[Excerpts of spatial question data]
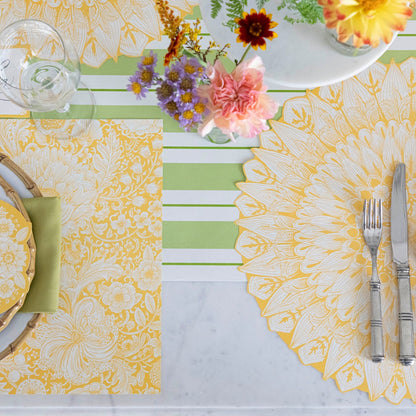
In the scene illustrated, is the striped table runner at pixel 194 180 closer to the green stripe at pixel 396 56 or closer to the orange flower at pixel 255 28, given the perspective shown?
the green stripe at pixel 396 56

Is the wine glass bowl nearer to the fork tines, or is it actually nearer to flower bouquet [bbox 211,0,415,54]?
flower bouquet [bbox 211,0,415,54]

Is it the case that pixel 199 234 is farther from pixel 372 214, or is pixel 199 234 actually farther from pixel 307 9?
pixel 307 9

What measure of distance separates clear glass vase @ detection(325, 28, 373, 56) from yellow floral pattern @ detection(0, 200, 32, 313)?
585mm

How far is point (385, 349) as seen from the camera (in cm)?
85

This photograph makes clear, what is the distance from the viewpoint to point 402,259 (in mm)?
847

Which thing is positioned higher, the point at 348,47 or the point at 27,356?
the point at 348,47

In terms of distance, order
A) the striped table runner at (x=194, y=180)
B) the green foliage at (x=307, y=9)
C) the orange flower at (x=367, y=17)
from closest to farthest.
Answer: the orange flower at (x=367, y=17)
the green foliage at (x=307, y=9)
the striped table runner at (x=194, y=180)

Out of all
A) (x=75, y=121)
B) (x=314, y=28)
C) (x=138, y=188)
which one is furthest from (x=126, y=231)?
(x=314, y=28)

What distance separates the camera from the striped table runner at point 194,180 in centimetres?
88

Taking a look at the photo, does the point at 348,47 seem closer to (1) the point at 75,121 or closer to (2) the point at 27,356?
(1) the point at 75,121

* GOAL OF THE EXERCISE *
Turn the listing above into a Markdown table with a "Row" column numbering each line and a "Line" column holding its text. Skip blank lines, and leave the pictures out.

* THE RESPONSE *
| Row | Line |
|---|---|
| 1 | In the scene illustrated, is the striped table runner at pixel 194 180 closer to the green stripe at pixel 396 56 or closer to the orange flower at pixel 255 28, given the perspective shown? |
| 2 | the green stripe at pixel 396 56 |
| 3 | Is the wine glass bowl nearer to the fork tines, or is it actually nearer to flower bouquet [bbox 211,0,415,54]? |
| 4 | flower bouquet [bbox 211,0,415,54] |
| 5 | Is it the case that pixel 199 234 is farther from pixel 372 214, or is pixel 199 234 actually farther from pixel 307 9? |
| 6 | pixel 307 9 |
| 7 | What measure of distance separates clear glass vase @ detection(325, 28, 373, 56) from yellow floral pattern @ detection(0, 200, 32, 313)? |
| 8 | 585mm |
| 9 | How far is point (385, 349) as seen from the camera (in cm)? |
| 10 | 85 |
| 11 | This photograph makes clear, what is the distance from the viewpoint to point 402,259 (in mm)? |
| 12 | 847 |
| 13 | Which thing is positioned higher, the point at 348,47 or the point at 27,356? |
| 14 | the point at 348,47 |
| 15 | In terms of distance, order |
| 16 | A) the striped table runner at (x=194, y=180) |
| 17 | B) the green foliage at (x=307, y=9) |
| 18 | C) the orange flower at (x=367, y=17) |
| 19 | from closest to farthest. |
| 20 | Answer: the orange flower at (x=367, y=17) |
| 21 | the green foliage at (x=307, y=9) |
| 22 | the striped table runner at (x=194, y=180) |
| 23 | Out of all |
| 24 | A) (x=75, y=121) |
| 25 | B) (x=314, y=28) |
| 26 | C) (x=138, y=188) |
| 27 | which one is furthest from (x=126, y=231)? |
| 28 | (x=314, y=28) |
| 29 | What distance separates the camera from the striped table runner at point 194,180 in centimetres? |
| 30 | 88 |
| 31 | Taking a look at the photo, does the point at 348,47 seem closer to (1) the point at 75,121 or closer to (2) the point at 27,356? |
| 32 | (1) the point at 75,121 |